Rules that bully women employees out of their jobs for getting married or having domestic issues amount to “coarse gender discrimination” and are plainly unconstitutional, the Supreme Court has said.
“Terminating employment because the woman has got married is a coarse case of gender discrimination and inequality. Acceptance of such patriarchal rule undermines human dignity, right to non-discrimination and fair treatment. Laws and regulations based on gender-based bias are constitutionally impermissible,” the court said in a recent order.
The observations were part of an order which upheld the rights of a woman Permanent Commissioner Officer in the Military Nursing Service who was discharged for getting married.

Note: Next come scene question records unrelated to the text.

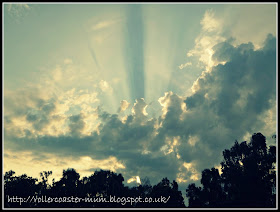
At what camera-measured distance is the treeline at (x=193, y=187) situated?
50.6 metres

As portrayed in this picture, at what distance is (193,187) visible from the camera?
2621 inches

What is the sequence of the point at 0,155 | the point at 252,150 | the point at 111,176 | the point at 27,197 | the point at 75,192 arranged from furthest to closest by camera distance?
the point at 111,176 → the point at 75,192 → the point at 27,197 → the point at 252,150 → the point at 0,155

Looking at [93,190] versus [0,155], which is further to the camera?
[93,190]

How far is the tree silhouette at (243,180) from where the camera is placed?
49.5 m

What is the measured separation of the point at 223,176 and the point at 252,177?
30.2 ft

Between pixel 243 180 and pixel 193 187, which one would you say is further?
pixel 193 187

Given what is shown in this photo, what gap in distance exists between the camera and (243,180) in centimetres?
5234

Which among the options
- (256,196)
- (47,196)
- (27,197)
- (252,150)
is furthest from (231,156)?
(27,197)

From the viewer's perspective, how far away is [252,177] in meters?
51.2

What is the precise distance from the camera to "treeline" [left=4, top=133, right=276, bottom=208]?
166 ft

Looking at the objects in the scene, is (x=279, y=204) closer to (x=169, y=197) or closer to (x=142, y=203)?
(x=169, y=197)

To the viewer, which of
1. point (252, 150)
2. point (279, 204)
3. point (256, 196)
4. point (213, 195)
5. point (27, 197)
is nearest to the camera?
point (279, 204)

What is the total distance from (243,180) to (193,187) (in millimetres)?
19384

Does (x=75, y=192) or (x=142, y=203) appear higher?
(x=75, y=192)
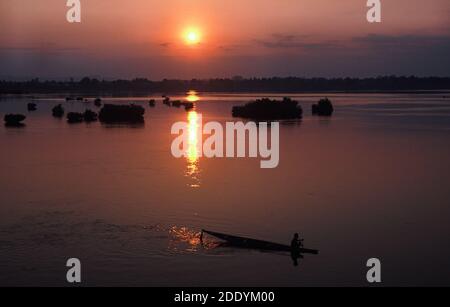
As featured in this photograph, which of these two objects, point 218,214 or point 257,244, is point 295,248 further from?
point 218,214

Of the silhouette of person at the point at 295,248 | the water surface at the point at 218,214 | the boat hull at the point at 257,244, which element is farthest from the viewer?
the boat hull at the point at 257,244

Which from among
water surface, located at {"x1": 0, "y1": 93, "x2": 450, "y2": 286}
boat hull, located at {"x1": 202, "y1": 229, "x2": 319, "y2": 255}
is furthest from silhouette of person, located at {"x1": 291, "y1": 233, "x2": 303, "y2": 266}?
water surface, located at {"x1": 0, "y1": 93, "x2": 450, "y2": 286}

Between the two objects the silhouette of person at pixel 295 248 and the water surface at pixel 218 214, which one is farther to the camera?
the silhouette of person at pixel 295 248

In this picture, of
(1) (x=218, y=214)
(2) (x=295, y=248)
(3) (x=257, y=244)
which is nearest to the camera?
(2) (x=295, y=248)

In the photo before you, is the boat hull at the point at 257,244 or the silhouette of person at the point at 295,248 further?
the boat hull at the point at 257,244

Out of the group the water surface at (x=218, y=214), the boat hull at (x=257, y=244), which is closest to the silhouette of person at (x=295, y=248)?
the boat hull at (x=257, y=244)

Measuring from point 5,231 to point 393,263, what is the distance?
1628 centimetres

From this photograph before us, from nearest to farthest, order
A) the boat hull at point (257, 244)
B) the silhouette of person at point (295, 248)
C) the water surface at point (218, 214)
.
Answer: the water surface at point (218, 214), the silhouette of person at point (295, 248), the boat hull at point (257, 244)

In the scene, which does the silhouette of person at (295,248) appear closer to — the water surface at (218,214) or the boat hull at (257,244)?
the boat hull at (257,244)

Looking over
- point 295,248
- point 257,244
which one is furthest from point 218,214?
point 295,248

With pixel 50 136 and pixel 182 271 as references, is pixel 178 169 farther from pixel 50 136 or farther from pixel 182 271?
pixel 50 136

A Bench headed by Justice Sanjiv Khanna directed the Union Government to pay former Lieutenant Selina John ₹60 lakh in compensation within eight weeks as a full and final settlement of all her claims. The government had come in appeal against a decision of the Lucknow Bench of the Armed Forces Tribunal which had ruled in her favour.
Noting that her release from services was both “wrong and illegal”, the Supreme Court, in a recent order, found that the rule against marriage was applicable only to women nursing officers. The rule was “ex facie manifestly arbitrary”.
“Rules making marriage of women employees and their domestic involvement a ground for disentitlement would be unconstitutional,” the order noted.
The court also recorded that the Army instruction concerned with the terms and conditions of service for the grant of permanent commissions in the Military Nursing Service was withdrawn in 1995.